◆ **What to work on**: Given the listing below, write out exactly the lines starting with the line that has "BI-1-4 x1-8 datasheet PDF" and going on through the line that has "2 partes de", both kept.

◆ **Available data**:

###

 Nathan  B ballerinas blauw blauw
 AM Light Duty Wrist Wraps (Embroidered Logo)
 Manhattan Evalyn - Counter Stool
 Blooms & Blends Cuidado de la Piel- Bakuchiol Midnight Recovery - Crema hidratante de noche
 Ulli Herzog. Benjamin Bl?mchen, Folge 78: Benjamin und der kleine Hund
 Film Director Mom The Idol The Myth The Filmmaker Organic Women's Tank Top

###

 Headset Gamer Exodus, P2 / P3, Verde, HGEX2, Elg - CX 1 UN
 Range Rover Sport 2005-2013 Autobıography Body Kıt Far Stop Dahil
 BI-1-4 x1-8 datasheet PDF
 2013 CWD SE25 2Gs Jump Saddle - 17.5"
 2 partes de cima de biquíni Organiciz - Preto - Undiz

###

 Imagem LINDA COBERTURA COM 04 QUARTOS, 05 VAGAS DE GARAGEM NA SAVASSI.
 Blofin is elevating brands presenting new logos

###

◆ **Exercise solution**:
 BI-1-4 x1-8 datasheet PDF
 2013 CWD SE25 2Gs Jump Saddle - 17.5"
 2 partes de cima de biquíni Organiciz - Preto - Undiz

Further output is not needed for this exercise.